__Given information__
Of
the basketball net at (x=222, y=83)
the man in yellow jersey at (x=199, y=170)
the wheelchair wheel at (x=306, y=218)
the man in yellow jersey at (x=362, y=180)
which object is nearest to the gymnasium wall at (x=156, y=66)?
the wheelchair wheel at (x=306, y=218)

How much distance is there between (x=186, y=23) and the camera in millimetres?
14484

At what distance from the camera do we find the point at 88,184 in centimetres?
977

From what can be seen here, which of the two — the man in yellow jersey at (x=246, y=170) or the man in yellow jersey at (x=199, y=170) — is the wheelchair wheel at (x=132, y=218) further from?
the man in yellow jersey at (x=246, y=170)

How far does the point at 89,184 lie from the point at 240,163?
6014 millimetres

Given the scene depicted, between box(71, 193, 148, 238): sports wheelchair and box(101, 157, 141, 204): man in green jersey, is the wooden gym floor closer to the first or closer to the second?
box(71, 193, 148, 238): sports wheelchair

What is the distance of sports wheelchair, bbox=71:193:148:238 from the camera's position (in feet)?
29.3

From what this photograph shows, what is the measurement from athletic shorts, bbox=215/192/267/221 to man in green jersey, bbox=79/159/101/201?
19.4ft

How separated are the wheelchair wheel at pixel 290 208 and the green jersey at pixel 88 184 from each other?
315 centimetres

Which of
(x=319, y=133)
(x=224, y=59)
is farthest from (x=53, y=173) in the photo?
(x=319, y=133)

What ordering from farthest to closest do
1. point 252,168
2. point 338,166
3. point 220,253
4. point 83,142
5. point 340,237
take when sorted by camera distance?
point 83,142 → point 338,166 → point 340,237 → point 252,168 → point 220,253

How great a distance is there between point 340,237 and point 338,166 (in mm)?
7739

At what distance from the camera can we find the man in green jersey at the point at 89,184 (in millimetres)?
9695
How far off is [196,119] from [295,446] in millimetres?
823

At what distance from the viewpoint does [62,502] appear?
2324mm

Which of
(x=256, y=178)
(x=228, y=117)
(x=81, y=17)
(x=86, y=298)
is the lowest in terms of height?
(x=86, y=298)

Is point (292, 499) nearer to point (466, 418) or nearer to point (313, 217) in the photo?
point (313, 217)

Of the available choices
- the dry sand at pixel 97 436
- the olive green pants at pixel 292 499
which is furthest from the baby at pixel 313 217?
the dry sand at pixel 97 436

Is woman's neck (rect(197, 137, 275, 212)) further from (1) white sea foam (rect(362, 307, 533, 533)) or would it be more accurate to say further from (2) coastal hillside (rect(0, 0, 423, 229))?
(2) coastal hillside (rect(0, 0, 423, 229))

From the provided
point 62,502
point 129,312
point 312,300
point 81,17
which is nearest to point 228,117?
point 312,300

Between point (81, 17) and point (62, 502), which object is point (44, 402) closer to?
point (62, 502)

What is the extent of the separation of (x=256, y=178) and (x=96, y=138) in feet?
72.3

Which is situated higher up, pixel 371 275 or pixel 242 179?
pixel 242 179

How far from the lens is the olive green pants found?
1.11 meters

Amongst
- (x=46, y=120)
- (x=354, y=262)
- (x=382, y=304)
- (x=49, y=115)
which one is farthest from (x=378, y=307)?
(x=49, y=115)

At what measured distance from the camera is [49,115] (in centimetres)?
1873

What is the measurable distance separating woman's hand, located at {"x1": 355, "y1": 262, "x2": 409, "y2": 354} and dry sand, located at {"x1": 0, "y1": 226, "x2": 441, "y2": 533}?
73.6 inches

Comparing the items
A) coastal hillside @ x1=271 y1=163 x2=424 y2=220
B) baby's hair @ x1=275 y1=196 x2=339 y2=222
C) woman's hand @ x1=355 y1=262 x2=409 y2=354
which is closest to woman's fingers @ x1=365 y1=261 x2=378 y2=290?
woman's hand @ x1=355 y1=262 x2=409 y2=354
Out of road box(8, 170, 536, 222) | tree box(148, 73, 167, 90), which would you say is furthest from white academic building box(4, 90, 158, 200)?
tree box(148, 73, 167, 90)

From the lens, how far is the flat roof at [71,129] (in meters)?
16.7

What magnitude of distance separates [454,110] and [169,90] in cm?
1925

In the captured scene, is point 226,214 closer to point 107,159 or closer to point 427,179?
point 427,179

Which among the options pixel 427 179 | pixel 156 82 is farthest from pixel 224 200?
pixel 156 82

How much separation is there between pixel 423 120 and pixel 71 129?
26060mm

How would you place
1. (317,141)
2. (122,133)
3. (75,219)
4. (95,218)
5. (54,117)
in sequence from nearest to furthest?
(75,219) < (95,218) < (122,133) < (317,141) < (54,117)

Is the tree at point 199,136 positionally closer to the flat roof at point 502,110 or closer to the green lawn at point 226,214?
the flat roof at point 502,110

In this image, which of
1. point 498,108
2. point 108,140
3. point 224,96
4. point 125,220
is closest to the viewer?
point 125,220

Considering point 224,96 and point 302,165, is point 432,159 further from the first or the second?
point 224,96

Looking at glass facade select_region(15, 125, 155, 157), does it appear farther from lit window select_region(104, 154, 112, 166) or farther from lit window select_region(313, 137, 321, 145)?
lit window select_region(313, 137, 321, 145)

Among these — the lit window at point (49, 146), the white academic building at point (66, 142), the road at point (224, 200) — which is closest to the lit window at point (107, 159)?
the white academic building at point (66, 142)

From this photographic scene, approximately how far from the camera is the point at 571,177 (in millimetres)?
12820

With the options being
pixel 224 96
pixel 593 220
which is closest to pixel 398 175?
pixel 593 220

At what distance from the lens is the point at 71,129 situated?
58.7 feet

...

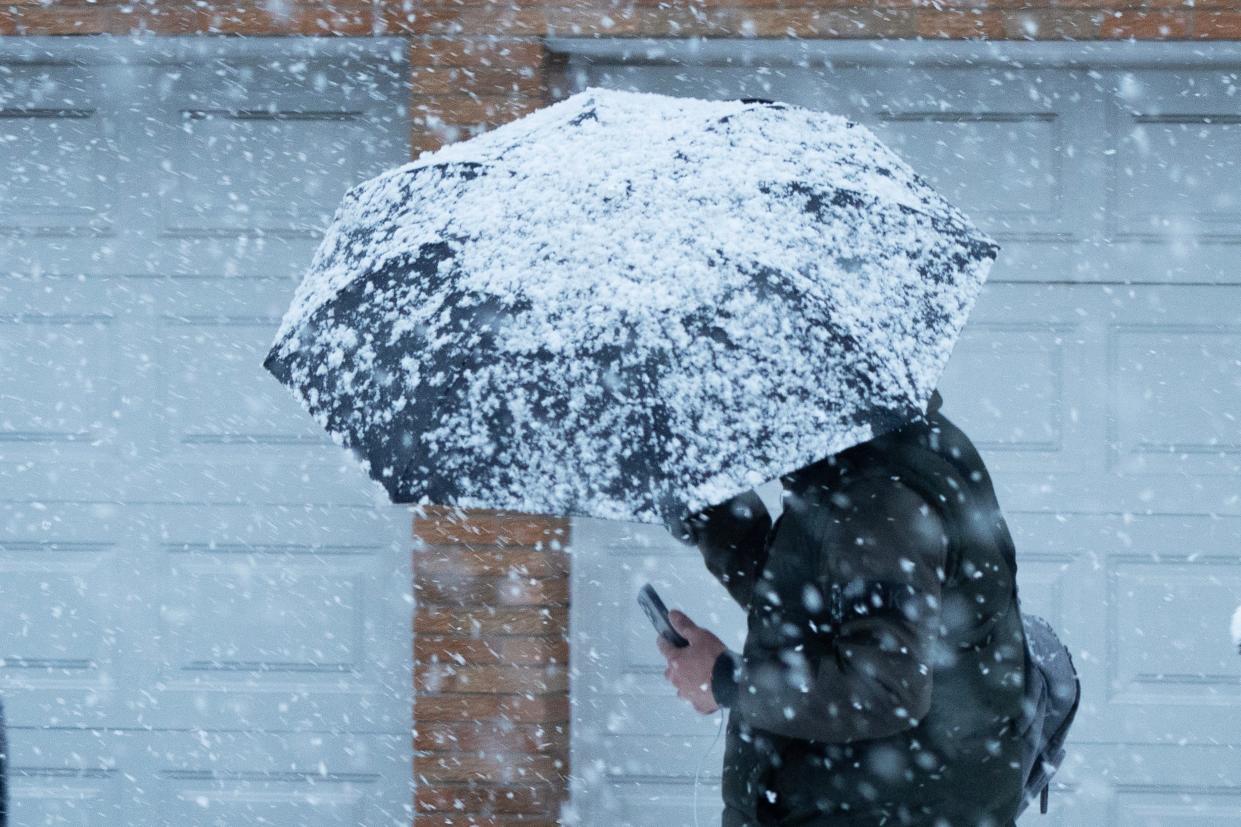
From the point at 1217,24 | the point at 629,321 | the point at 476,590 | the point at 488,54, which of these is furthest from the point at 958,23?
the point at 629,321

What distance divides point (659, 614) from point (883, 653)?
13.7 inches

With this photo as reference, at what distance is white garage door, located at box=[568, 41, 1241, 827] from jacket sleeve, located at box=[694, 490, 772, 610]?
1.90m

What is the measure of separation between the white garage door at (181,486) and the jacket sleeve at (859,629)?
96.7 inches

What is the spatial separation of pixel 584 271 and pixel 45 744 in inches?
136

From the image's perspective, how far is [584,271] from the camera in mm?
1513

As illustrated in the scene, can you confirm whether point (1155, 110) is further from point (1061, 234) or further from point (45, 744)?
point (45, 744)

...

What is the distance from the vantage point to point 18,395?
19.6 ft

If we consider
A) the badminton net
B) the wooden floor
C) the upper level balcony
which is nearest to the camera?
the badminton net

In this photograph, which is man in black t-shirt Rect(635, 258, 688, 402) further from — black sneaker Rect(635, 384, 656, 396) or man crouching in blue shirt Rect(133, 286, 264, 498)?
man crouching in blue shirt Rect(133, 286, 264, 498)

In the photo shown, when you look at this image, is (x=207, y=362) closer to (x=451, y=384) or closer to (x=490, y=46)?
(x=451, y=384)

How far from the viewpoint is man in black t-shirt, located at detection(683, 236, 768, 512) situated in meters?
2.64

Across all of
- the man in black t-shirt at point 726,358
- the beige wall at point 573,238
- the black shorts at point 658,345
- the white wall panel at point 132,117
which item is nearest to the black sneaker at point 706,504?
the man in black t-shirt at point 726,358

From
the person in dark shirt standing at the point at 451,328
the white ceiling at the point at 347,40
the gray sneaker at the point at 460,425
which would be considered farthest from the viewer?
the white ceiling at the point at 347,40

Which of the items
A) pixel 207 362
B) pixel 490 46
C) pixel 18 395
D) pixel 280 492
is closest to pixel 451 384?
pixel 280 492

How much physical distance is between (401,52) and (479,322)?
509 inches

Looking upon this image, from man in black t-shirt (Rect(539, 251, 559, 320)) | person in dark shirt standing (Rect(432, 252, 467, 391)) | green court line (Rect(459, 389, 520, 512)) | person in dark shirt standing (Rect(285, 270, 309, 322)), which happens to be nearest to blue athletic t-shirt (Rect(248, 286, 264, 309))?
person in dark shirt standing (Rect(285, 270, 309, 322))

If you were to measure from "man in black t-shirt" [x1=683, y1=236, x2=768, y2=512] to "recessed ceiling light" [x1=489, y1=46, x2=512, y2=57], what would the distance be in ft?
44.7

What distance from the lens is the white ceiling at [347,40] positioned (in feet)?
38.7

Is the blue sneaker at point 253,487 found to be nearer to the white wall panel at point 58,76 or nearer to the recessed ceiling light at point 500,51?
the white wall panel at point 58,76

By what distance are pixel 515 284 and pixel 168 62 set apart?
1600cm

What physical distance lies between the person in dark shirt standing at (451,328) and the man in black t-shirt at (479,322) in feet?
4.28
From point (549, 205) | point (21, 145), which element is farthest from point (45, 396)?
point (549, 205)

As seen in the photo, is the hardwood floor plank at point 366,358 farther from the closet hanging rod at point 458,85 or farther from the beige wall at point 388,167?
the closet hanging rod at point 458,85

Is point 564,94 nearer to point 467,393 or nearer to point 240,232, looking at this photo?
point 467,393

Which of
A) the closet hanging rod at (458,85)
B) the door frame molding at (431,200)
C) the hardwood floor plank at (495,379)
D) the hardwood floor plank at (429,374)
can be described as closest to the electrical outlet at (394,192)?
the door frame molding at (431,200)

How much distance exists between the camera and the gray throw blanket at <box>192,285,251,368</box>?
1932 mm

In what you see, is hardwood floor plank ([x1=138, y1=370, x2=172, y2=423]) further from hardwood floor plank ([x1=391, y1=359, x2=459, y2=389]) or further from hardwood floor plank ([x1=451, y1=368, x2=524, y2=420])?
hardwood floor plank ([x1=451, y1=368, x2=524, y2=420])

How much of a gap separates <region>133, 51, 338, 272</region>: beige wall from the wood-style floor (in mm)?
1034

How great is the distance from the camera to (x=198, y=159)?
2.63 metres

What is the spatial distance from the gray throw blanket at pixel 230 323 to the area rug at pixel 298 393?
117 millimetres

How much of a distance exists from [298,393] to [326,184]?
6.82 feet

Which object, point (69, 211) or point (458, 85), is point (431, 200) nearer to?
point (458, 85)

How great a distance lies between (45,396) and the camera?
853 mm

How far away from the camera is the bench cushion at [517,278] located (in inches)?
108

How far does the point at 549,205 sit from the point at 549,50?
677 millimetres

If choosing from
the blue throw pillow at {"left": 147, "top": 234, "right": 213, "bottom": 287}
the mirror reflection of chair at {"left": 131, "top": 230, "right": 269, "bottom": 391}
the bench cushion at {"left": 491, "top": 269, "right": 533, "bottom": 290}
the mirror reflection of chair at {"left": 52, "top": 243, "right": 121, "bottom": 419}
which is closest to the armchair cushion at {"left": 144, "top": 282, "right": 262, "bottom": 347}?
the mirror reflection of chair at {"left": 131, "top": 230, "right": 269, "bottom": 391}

__Exercise goal__
Which entries fall between the lines holding "At what distance from the viewpoint" and "1.11 meters", inclusive? Reproduce those lines word for word.

__Written answer__
At what distance from the viewpoint does [62,502] appear?
2324mm

Which of
(x=256, y=178)
(x=228, y=117)
(x=81, y=17)
(x=86, y=298)
is the lowest in terms of height?
(x=86, y=298)

Is point (292, 499) nearer to point (466, 418) or nearer to point (313, 217) in the photo?
point (313, 217)

Of the available choices
- the dry sand at pixel 97 436
- the olive green pants at pixel 292 499
which is furthest from the baby at pixel 313 217?
the dry sand at pixel 97 436

Is woman's neck (rect(197, 137, 275, 212)) further from (1) white sea foam (rect(362, 307, 533, 533)) or would it be more accurate to say further from (2) coastal hillside (rect(0, 0, 423, 229))?
(2) coastal hillside (rect(0, 0, 423, 229))

From the provided
point 62,502
point 129,312
point 312,300
point 81,17
which is nearest to point 228,117?
point 312,300

Between point (81, 17) and point (62, 502), which object is point (44, 402) closer to?
point (62, 502)

What is the extent of the separation of (x=256, y=178) and (x=96, y=138) in feet?
72.3

Which is situated higher up, pixel 371 275 or pixel 242 179?
pixel 242 179

How far from the lens is the olive green pants found?
1.11 meters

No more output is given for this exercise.